メッツァボック用の部屋に置いたのは、犬用ベッドに収まらないメッツァボックのためにカスタマイズした、巨体が収まる大型のフロアベッドと、体高に合わせた台座付きの水入れのみ。
裁縫部屋には、作業台に各種裁縫道具、裁断用トルソー、炭火アイロンその他、製薬部屋には作業台ほか、上皿天秤、薬研、乳鉢・乳棒、臼、篩その他を入れたが、これらの設備と道具は、すべてポイント購入の成功率と品質向上の効果を持つ生産補助アイテムの中でも、最高品質の『技芸神』、『医神』の名を冠したもので揃えている。
ちなみに、台所に入れた道具類も、『食神』の名を冠したものだ。
バスルームには、伊万里の色絵花卉文輪花鉢にカスタマイズした洗面鉢を設置した洗面台、銀鏡、チェスト、ランドリーバスケット、ヒノキのバスチェア、湯桶手桶等々を。
台所には、調理台、包丁俎板鍋釜その他各種調理道具に箱膳、食器、カトラリー、水屋箪笥まで。
二階のプライベートエリアは、書棚、文机、ランプ、控え座布団、クローゼット代わりの長持、枕几帳、クイーンサイズのローベッドと、あれこれ置かずシンプルにまとめてある。

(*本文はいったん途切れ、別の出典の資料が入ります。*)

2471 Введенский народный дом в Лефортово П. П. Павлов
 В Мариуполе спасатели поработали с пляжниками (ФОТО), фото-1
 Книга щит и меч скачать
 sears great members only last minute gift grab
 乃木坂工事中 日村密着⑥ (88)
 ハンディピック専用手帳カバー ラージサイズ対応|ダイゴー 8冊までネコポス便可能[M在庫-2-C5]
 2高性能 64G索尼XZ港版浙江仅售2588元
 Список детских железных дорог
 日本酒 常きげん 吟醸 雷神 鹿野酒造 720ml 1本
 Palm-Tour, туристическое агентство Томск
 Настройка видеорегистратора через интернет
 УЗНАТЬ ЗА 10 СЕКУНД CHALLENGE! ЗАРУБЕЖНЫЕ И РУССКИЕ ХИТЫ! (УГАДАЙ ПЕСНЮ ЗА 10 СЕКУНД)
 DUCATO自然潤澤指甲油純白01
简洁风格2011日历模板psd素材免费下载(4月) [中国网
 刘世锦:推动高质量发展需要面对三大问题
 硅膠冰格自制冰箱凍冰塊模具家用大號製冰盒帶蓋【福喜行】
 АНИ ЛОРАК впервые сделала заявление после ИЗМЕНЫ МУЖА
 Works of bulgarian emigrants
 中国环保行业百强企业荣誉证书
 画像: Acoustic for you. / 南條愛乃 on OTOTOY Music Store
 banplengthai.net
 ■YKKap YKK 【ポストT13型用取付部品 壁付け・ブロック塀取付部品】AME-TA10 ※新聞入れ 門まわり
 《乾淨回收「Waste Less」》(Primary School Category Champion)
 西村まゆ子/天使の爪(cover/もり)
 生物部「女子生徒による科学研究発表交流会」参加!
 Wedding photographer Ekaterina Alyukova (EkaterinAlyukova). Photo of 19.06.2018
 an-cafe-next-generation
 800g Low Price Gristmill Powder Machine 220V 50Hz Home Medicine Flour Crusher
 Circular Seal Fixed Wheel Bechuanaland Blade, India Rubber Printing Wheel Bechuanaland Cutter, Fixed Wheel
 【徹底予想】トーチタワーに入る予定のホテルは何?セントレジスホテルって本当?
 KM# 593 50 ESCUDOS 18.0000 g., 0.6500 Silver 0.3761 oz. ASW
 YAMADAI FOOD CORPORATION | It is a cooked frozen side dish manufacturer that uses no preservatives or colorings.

ただし、座布団はウィリアム・モリスの『クリサンティマム』、几帳は『ミカエルマスデイジー』、文机とベッドサイドに1つずつあるランプは、文机のものはバンカーズランプ、ベッドサイドのランプはガレの『水辺の蜻蛉』と、VRならではの力技だ。
備品の購入とカスタマイズが済めば、今度は細々とした消耗品の購入に入る。
ゲーム内では、排泄以外の肉体の欲求と感覚が再現されるため、飲まず食わずでいれば空腹や喉の渇きに苦しみ、着たきり雀で風呂にも入らず過ごせば、体は垢じみて異臭を放つ。
それが空腹度と、前述の衛生度である。
そのため消耗品には、HPやMPの回復薬以外にも、食品などが実装されている。
それらを踏まえ、あれやこれやと拡大した収納アイテムの貯蔵量と課金の力にものを言わせて、衣類、アメニティグッズ、食品アイテムと、思いつくままに片っ端から買い揃えては、せっせとポイントを溶かしていく。
だが、まだ終わらない。
ショッピング・ハイでゾーンに入った典子の勢いは、まだ止まらない。